┌─ Data for processing

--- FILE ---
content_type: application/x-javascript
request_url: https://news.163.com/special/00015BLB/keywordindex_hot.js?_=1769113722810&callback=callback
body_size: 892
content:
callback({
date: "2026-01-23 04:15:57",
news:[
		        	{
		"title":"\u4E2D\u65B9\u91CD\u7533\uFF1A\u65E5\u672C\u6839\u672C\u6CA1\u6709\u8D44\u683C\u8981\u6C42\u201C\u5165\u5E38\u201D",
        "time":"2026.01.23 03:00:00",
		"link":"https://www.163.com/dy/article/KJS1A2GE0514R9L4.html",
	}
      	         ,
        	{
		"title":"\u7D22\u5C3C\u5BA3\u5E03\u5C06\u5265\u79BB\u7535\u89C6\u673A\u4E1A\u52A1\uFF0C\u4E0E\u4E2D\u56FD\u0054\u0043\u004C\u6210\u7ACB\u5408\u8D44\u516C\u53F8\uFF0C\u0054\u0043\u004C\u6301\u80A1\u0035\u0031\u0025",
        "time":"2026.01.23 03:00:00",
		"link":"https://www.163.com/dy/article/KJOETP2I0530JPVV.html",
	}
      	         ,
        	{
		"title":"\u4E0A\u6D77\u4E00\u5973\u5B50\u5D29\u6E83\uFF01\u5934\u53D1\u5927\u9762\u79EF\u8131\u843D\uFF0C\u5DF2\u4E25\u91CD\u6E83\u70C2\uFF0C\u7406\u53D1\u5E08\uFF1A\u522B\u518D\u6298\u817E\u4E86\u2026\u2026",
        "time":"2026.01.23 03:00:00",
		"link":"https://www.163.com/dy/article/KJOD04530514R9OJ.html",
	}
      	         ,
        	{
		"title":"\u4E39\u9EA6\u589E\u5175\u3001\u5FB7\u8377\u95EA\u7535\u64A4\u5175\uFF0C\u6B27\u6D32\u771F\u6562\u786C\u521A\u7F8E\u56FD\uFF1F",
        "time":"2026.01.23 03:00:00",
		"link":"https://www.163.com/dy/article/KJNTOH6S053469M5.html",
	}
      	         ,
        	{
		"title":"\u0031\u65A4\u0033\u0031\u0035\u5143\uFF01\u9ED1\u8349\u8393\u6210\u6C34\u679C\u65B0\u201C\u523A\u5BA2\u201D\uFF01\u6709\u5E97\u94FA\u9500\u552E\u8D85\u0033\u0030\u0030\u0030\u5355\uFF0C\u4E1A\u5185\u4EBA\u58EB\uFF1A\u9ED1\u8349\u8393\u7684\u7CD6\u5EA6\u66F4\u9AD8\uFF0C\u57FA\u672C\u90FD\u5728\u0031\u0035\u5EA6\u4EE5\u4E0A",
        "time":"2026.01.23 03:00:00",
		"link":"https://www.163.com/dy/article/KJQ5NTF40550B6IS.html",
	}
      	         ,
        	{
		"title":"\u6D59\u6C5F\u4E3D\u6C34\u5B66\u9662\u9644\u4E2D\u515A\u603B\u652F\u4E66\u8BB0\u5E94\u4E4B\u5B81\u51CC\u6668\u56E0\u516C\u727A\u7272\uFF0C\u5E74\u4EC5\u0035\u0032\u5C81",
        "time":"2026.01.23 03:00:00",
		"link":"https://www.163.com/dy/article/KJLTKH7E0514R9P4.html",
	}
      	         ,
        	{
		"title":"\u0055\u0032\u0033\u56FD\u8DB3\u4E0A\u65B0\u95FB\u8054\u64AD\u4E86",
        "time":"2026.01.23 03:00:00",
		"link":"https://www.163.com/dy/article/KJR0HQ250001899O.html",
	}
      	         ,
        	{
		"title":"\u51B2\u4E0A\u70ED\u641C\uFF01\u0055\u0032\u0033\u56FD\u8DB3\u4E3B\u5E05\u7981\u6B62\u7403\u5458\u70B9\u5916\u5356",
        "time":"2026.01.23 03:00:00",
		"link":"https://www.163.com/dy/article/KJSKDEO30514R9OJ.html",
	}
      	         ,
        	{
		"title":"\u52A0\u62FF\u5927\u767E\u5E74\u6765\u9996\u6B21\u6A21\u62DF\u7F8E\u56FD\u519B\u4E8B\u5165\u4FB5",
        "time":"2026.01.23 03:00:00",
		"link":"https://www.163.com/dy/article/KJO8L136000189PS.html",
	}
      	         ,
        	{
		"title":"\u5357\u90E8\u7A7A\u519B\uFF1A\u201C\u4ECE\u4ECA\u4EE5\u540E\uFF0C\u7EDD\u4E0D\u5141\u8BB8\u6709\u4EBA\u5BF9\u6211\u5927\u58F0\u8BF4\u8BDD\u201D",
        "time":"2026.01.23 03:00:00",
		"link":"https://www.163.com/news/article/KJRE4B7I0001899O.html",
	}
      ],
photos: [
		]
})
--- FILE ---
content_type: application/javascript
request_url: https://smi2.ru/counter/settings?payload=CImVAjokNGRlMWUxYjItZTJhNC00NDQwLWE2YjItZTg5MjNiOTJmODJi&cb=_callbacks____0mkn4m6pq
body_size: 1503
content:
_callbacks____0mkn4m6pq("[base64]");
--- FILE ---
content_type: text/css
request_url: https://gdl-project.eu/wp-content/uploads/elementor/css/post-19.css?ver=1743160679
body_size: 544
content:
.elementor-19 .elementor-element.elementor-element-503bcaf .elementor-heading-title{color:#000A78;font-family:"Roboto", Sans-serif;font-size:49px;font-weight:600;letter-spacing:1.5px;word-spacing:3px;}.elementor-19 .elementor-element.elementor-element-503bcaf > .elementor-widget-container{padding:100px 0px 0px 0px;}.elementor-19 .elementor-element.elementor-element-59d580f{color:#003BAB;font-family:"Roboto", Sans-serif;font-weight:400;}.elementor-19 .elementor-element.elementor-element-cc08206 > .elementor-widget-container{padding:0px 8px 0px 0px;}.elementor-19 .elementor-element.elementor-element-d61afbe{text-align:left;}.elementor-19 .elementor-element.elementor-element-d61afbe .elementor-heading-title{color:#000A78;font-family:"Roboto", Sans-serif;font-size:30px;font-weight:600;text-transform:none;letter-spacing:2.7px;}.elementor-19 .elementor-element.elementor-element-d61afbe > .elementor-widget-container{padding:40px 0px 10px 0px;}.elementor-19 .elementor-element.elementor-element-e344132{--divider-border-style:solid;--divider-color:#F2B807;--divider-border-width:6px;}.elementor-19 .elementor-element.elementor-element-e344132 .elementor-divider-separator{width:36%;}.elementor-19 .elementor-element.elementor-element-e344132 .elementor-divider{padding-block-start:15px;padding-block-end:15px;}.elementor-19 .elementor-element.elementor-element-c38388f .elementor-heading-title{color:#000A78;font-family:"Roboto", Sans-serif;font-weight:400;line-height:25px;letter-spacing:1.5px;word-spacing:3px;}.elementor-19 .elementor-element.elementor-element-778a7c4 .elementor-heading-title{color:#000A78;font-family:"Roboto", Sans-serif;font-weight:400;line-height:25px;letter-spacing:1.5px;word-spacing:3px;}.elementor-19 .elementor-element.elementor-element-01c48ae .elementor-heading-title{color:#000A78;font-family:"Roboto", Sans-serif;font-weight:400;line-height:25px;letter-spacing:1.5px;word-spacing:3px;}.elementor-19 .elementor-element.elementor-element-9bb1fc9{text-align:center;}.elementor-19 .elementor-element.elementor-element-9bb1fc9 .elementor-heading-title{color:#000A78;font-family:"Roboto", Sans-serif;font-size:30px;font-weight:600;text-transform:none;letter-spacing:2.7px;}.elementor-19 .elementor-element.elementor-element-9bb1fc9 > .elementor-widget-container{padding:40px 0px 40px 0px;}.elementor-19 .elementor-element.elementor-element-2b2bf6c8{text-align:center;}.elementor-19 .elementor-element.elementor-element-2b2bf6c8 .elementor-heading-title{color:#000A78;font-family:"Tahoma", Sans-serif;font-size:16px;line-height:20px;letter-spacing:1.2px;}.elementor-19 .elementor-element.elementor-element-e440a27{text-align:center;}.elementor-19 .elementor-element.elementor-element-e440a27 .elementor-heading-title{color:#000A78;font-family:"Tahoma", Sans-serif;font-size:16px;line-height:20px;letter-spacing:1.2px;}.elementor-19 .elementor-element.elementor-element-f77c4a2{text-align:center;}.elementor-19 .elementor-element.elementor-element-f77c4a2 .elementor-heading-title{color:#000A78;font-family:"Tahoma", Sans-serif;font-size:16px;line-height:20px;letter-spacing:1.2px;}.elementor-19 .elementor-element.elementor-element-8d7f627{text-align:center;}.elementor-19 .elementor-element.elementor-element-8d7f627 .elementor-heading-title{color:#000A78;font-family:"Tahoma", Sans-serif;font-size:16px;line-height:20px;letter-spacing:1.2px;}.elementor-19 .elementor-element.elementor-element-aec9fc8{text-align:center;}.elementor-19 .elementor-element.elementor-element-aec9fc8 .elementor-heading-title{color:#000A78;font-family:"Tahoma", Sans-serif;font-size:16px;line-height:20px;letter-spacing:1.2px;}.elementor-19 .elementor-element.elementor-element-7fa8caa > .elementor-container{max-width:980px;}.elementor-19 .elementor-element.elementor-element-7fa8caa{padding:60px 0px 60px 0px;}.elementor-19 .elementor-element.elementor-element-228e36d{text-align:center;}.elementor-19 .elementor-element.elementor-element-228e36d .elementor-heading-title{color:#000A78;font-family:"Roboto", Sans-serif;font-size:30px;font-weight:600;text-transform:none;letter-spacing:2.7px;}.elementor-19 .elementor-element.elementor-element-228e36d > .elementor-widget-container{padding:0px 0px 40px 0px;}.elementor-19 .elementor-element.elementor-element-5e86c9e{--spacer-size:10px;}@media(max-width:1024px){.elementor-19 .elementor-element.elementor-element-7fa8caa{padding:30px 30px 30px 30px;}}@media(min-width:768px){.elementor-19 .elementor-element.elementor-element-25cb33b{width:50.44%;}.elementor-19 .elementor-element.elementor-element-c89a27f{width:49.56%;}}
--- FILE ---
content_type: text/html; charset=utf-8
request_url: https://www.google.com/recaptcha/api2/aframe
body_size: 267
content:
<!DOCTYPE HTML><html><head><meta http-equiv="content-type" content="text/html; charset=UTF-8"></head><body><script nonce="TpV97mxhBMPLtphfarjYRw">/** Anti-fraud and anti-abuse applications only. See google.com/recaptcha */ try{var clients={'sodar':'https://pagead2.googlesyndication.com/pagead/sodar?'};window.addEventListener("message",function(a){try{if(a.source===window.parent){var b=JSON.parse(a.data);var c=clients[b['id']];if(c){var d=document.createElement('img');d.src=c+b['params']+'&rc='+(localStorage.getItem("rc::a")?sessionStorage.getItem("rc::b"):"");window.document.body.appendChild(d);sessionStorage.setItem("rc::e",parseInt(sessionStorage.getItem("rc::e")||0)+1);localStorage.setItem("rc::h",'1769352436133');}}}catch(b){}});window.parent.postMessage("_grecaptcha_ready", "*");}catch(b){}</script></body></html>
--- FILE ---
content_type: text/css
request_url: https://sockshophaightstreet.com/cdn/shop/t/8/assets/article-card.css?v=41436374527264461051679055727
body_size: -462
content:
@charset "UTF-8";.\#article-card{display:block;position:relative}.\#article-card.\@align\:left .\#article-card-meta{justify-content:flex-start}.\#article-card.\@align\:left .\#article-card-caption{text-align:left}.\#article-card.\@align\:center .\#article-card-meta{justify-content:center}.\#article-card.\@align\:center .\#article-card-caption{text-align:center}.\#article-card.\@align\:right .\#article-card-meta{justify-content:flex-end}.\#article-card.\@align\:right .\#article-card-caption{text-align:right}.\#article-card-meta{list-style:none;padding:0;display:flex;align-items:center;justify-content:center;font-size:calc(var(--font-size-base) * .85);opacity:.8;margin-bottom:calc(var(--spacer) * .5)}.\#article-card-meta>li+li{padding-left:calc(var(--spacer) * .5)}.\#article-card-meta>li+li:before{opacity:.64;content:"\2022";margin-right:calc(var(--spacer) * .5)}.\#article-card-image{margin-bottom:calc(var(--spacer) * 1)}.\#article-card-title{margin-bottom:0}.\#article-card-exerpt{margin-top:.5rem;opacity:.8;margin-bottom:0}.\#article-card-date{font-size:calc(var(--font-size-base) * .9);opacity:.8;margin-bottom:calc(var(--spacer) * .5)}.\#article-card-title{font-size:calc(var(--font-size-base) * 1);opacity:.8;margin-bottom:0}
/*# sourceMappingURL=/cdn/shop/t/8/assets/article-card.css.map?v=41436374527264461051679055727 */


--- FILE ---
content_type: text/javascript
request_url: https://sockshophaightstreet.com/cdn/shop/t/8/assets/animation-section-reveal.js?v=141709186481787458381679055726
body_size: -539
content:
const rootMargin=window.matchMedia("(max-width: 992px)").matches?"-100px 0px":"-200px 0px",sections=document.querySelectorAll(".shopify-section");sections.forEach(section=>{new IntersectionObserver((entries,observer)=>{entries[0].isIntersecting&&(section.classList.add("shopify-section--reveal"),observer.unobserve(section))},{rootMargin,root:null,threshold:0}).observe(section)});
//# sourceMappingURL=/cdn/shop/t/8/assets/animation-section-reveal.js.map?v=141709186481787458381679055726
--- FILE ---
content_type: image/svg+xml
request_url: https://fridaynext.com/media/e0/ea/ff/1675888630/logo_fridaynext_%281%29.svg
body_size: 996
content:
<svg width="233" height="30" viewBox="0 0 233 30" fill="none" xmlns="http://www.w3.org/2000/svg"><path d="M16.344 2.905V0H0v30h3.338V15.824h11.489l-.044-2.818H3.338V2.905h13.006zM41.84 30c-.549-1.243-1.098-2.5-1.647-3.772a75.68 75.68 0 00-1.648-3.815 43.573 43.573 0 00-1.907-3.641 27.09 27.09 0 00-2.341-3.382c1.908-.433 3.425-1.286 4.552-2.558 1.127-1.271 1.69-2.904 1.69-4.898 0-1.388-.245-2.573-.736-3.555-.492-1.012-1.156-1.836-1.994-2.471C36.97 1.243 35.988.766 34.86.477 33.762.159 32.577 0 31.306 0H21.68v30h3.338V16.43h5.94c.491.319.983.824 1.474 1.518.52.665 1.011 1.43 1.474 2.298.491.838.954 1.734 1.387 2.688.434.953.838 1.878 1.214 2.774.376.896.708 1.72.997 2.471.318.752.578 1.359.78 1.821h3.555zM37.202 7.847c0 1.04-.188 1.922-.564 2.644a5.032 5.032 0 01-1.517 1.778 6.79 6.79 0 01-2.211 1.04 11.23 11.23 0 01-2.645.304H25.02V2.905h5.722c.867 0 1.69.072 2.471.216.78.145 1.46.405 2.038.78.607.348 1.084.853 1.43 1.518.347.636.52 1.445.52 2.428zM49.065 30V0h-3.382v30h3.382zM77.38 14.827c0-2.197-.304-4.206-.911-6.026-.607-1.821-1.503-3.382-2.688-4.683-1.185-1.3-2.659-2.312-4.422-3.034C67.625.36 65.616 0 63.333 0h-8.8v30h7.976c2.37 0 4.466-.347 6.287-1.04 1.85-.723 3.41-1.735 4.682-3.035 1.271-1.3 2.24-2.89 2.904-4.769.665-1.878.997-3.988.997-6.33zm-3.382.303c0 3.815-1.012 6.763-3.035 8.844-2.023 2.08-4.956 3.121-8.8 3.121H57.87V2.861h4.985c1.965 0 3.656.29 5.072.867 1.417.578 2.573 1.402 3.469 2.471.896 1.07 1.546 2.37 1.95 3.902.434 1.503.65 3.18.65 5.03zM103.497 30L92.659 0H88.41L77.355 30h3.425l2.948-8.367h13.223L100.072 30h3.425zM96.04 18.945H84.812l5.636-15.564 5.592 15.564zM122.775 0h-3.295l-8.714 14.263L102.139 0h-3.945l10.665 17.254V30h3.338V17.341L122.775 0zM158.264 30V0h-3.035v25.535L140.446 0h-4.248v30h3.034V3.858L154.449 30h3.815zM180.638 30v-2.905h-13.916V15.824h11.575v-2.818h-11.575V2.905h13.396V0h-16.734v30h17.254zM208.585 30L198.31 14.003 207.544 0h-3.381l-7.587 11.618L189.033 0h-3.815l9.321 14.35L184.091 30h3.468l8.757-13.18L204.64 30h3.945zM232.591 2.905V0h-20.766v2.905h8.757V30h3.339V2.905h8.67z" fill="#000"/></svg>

└─

What is being asked —
How many lines of the material above contain the string "javascript"? Answer with the number only.

Solution —
3